# New Horse, but we miss the Pony--Added Pics



## michickenwrangler (Apr 18, 2013)

We got him.

No pics yet as there was hail and 3 inches of rain falling when we got in last night.

I'll try and get some today.

His name is "Kurish" which I don't really like. We're thinking either Kodiak or Thunder. Open to suggestions though

http://www.dreamhorse.com/show_horse.php?form_horse_id=1859225

He's a beast of a thing, but very gentle and willing. The trainer working with him isn't a gaited trainer, but she does specialize in Natural Horsemanship/Parelli stuff, so he has gone over bridges, pedestals, poles, barrels all in the arena. He just needs more trail experience.

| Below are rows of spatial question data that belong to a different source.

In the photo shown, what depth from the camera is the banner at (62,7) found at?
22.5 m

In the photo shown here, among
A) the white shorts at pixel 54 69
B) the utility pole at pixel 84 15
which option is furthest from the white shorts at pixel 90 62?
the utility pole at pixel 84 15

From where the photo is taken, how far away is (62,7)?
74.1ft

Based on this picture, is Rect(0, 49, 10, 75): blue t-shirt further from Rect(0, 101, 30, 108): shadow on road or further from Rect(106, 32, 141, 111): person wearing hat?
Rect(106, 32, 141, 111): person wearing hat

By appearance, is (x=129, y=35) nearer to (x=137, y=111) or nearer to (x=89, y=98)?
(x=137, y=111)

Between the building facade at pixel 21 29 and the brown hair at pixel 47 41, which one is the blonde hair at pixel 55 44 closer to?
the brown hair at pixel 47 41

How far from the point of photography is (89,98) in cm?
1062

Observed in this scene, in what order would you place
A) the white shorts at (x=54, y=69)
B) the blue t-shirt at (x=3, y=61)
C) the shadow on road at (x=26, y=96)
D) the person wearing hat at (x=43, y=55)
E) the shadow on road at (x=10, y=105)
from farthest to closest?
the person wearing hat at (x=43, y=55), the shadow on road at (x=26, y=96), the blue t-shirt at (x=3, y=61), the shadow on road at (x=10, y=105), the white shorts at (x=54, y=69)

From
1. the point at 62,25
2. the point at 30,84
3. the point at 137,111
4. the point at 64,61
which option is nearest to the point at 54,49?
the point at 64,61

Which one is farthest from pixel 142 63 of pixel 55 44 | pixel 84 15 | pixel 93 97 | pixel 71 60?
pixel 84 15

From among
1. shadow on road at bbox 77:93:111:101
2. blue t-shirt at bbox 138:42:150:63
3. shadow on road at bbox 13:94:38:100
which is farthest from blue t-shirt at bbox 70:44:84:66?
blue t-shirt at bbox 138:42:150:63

It lucked out, because the people who bought my daughter's pony (fellow endurance competitors  , so we'll still see her at rides) are only 20 miles from where this guy was, so I took the pony down.


----------



## Canadiannee (Apr 18, 2013)

Congratulations on your new boy... can't wait to see the pictures! I love TSW's... the ride! WOW!

So nice to hear your pony is close by... isn't it nice seeing "old friends" carrying new riders at the shows and competitions!?!


----------



## michickenwrangler (Apr 19, 2013)

Here's pics of the new boy. We decided to call him Boromir, Bo for short (bonus points if anyone knows why we named him Boromir). Bo also means "ox" in Greek and her certainly is an ox. I look like a kid on a plow horse up on him. But he's such a good boy.


----------



## Bunnylady (Apr 19, 2013)

Good lookin guy, but he doesn't look like Sean Bean to me.


----------



## alsea1 (Apr 19, 2013)

He is a very nice looking horse. I love the nice amount of strong bone in the legs.


----------



## AnimalHugger102 (Apr 27, 2013)

Congrats! He is beautiful!


----------